Material to process:
Content starts
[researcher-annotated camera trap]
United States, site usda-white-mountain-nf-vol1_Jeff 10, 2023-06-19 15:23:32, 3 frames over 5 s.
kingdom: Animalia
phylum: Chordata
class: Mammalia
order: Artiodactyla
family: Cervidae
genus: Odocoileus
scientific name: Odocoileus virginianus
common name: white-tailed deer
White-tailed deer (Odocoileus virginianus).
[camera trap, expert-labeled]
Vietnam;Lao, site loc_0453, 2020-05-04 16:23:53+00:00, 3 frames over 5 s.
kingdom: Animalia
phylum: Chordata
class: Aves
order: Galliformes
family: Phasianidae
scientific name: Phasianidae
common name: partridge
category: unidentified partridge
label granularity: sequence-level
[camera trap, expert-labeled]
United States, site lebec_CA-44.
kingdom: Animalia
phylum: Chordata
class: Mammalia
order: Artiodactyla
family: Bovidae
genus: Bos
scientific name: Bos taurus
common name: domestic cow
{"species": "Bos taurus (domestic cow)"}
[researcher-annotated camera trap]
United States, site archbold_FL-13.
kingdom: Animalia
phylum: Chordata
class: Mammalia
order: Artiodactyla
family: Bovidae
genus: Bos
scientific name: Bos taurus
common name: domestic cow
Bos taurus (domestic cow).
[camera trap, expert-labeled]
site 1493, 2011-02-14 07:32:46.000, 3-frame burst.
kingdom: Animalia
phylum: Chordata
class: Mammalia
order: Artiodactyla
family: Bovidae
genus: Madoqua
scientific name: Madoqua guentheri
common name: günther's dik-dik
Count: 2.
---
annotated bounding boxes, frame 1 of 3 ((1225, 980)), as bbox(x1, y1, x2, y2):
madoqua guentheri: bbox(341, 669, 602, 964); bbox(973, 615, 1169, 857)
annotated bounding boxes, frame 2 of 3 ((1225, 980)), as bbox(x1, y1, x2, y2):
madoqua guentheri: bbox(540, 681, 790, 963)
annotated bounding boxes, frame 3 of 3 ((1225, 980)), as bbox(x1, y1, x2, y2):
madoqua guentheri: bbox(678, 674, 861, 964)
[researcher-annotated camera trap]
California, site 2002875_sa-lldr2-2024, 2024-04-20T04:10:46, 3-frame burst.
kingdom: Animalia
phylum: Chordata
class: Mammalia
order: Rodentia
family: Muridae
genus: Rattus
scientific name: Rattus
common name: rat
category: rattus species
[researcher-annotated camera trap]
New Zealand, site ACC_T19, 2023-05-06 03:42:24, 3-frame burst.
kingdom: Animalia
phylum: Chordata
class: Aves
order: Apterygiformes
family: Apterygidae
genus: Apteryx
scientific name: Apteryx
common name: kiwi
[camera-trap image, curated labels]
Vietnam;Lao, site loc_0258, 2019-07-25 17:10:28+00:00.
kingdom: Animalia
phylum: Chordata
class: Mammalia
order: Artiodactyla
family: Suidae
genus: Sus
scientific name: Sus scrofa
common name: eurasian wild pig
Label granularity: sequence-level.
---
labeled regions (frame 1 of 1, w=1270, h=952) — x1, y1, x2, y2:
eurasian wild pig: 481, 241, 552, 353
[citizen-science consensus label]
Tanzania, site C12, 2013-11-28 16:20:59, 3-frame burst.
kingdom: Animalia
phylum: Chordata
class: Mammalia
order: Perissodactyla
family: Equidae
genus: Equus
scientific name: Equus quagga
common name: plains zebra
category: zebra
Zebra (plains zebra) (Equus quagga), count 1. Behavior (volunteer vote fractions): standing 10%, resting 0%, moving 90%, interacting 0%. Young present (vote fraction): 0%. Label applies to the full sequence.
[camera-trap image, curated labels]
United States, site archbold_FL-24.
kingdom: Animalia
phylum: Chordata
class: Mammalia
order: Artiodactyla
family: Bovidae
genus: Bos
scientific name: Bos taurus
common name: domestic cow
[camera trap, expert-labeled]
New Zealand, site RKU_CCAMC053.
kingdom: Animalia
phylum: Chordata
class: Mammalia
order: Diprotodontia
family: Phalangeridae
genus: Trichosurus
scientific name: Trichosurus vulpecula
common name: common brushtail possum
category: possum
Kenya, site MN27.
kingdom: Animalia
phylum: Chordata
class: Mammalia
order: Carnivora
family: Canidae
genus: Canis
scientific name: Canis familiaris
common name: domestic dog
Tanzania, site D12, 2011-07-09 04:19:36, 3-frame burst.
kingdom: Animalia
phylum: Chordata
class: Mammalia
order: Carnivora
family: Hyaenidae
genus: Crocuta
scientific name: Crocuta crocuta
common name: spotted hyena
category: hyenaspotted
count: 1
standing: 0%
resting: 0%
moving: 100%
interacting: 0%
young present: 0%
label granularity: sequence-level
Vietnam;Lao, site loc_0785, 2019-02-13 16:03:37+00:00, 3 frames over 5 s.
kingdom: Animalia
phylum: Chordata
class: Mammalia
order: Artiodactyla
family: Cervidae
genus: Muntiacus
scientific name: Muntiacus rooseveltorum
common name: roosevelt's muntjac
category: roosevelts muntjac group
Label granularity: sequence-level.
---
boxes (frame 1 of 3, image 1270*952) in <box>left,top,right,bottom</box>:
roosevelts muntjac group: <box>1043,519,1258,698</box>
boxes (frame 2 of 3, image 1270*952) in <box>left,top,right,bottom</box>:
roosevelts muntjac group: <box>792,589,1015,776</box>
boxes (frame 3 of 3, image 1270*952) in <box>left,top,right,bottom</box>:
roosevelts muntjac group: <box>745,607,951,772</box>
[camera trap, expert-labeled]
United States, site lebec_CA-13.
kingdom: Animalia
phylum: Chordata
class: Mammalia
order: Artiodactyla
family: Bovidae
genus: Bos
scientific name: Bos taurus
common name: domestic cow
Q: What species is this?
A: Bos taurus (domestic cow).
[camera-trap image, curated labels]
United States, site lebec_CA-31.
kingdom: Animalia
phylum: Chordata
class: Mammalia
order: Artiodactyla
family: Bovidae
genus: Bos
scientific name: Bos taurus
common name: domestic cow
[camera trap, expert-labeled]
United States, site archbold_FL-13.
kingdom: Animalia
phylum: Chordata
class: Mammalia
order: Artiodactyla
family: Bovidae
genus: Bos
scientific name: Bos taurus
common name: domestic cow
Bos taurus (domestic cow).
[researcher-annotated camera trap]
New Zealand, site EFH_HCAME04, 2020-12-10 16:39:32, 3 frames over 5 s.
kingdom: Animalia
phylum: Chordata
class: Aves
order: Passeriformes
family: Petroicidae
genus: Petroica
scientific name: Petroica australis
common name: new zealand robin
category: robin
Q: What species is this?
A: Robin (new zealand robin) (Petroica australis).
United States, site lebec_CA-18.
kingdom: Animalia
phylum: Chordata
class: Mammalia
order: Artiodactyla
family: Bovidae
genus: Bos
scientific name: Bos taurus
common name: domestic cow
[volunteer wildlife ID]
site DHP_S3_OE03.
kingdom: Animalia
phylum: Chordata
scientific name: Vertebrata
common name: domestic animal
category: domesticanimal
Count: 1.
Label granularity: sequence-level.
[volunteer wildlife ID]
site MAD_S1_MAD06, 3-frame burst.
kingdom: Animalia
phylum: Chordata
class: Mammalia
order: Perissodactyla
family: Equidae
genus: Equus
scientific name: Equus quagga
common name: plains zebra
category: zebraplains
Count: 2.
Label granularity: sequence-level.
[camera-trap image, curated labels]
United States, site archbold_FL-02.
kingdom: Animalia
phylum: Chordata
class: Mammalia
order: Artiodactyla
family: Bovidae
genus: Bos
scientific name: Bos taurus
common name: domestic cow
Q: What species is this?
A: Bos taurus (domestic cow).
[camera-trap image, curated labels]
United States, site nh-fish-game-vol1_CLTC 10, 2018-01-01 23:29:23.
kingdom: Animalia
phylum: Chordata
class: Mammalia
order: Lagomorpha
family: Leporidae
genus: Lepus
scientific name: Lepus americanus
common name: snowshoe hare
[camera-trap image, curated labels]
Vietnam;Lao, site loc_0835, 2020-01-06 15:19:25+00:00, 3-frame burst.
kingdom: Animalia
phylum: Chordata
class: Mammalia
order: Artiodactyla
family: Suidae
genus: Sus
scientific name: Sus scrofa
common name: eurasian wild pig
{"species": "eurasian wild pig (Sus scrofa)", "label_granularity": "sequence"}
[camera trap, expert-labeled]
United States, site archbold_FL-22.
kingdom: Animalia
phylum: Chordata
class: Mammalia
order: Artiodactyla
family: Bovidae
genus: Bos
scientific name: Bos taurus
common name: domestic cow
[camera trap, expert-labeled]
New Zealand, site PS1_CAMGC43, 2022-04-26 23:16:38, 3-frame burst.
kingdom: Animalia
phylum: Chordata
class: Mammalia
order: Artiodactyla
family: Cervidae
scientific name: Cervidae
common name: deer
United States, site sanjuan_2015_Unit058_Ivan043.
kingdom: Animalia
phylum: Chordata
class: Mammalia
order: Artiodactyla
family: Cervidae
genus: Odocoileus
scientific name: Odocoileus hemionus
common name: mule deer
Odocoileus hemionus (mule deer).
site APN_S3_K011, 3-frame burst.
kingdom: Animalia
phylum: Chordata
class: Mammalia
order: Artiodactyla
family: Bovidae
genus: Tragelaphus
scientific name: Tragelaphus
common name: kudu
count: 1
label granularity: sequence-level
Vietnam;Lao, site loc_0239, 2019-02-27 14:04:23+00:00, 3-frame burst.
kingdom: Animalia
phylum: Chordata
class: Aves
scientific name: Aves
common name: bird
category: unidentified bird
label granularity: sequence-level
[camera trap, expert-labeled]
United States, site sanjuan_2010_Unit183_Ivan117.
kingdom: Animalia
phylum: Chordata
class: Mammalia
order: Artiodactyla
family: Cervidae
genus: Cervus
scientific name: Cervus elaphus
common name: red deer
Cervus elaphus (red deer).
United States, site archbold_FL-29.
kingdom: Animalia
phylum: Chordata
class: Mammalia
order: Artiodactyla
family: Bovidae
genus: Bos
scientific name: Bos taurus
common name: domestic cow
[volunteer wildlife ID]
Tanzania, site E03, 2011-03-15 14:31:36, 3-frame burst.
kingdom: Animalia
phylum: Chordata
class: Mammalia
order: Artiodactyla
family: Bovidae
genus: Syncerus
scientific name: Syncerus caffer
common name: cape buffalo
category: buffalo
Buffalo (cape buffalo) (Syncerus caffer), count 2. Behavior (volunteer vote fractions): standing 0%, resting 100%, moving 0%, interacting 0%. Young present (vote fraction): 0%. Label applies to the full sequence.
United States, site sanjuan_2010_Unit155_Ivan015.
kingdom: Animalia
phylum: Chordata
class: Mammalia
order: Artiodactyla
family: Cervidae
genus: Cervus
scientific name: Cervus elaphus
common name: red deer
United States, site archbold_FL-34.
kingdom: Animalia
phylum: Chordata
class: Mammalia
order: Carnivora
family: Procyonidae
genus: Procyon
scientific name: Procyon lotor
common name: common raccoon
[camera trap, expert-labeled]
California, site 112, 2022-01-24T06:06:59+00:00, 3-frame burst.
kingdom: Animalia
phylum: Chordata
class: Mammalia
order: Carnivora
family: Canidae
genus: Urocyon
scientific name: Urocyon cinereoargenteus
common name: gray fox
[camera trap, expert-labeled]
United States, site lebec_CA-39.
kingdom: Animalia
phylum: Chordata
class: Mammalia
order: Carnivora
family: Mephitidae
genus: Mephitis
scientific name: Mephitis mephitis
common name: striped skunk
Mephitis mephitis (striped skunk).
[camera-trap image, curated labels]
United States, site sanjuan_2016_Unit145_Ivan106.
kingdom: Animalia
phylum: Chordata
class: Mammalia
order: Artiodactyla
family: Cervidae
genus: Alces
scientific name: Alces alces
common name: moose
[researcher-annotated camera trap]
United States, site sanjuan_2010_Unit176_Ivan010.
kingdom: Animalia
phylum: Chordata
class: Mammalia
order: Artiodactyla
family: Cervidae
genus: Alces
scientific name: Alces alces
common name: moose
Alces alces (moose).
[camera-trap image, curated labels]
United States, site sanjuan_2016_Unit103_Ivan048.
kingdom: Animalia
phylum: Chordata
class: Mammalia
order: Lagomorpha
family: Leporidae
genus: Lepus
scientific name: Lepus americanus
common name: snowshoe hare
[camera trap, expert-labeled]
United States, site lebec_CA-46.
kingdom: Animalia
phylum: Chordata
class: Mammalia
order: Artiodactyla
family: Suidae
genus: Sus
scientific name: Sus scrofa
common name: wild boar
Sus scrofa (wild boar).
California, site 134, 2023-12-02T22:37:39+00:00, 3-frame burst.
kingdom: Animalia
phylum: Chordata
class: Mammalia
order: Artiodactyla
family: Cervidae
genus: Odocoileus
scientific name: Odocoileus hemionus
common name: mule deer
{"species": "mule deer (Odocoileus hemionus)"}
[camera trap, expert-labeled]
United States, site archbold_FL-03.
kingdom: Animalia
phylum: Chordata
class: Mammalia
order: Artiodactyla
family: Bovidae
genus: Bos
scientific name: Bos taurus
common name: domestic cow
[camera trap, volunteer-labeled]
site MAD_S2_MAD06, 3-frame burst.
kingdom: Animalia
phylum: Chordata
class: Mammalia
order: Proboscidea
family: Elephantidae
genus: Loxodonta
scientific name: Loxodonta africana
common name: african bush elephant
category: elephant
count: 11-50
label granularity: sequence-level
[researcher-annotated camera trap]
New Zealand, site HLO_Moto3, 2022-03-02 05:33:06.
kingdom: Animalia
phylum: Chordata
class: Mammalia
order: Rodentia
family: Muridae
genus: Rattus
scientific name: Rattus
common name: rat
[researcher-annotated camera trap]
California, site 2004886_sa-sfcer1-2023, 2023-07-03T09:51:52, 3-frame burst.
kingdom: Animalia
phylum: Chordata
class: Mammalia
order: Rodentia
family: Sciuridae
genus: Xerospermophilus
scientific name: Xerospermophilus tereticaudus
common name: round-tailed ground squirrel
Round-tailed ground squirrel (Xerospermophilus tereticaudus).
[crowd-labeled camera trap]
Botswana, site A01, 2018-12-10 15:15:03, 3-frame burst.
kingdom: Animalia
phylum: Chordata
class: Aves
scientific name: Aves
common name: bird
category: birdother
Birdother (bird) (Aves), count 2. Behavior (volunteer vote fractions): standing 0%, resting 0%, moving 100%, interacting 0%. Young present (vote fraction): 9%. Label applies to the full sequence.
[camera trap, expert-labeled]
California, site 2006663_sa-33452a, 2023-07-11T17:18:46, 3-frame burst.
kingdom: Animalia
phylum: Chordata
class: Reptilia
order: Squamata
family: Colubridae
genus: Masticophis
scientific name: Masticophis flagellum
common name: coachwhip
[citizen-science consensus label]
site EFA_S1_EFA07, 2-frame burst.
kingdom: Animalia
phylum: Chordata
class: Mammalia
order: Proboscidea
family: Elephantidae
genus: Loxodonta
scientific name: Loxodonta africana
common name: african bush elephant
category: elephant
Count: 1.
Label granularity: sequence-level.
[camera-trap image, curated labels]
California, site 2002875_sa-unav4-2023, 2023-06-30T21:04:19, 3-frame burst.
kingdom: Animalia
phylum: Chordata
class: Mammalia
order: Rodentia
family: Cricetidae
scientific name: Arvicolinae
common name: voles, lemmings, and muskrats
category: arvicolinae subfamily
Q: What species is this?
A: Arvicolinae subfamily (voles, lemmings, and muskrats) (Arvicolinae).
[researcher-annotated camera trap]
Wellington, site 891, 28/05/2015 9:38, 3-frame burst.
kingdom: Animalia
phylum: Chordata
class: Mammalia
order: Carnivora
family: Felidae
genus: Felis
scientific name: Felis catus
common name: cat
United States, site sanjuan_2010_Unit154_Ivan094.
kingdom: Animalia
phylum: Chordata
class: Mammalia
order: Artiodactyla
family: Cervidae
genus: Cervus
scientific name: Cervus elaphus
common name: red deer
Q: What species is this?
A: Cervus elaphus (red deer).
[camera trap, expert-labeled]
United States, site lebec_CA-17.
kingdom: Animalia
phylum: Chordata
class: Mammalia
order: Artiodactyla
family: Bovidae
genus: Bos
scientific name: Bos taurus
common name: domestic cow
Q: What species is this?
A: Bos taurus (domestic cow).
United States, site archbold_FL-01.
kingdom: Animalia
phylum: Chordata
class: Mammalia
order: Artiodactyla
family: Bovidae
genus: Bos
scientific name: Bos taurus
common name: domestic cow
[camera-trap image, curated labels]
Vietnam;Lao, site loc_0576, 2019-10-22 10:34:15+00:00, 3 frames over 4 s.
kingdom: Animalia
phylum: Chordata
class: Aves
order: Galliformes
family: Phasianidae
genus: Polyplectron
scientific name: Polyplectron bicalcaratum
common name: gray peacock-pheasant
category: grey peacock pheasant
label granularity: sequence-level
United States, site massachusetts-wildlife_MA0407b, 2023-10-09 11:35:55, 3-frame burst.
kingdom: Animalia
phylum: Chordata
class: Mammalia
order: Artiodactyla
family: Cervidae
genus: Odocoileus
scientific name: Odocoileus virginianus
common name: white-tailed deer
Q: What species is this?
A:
Content ends
Exercise instructions: Print, please, the lines from the first line of the material through the line that contains "scientific name: Madoqua guentheri", exactly as written and with nothing added.

Response to the exercise:
[researcher-annotated camera trap]
United States, site usda-white-mountain-nf-vol1_Jeff 10, 2023-06-19 15:23:32, 3 frames over 5 s.
kingdom: Animalia
phylum: Chordata
class: Mammalia
order: Artiodactyla
family: Cervidae
genus: Odocoileus
scientific name: Odocoileus virginianus
common name: white-tailed deer
White-tailed deer (Odocoileus virginianus).
[camera trap, expert-labeled]
Vietnam;Lao, site loc_0453, 2020-05-04 16:23:53+00:00, 3 frames over 5 s.
kingdom: Animalia
phylum: Chordata
class: Aves
order: Galliformes
family: Phasianidae
scientific name: Phasianidae
common name: partridge
category: unidentified partridge
label granularity: sequence-level
[camera trap, expert-labeled]
United States, site lebec_CA-44.
kingdom: Animalia
phylum: Chordata
class: Mammalia
order: Artiodactyla
family: Bovidae
genus: Bos
scientific name: Bos taurus
common name: domestic cow
{"species": "Bos taurus (domestic cow)"}
[researcher-annotated camera trap]
United States, site archbold_FL-13.
kingdom: Animalia
phylum: Chordata
class: Mammalia
order: Artiodactyla
family: Bovidae
genus: Bos
scientific name: Bos taurus
common name: domestic cow
Bos taurus (domestic cow).
[camera trap, expert-labeled]
site 1493, 2011-02-14 07:32:46.000, 3-frame burst.
kingdom: Animalia
phylum: Chordata
class: Mammalia
order: Artiodactyla
family: Bovidae
genus: Madoqua
scientific name: Madoqua guentheri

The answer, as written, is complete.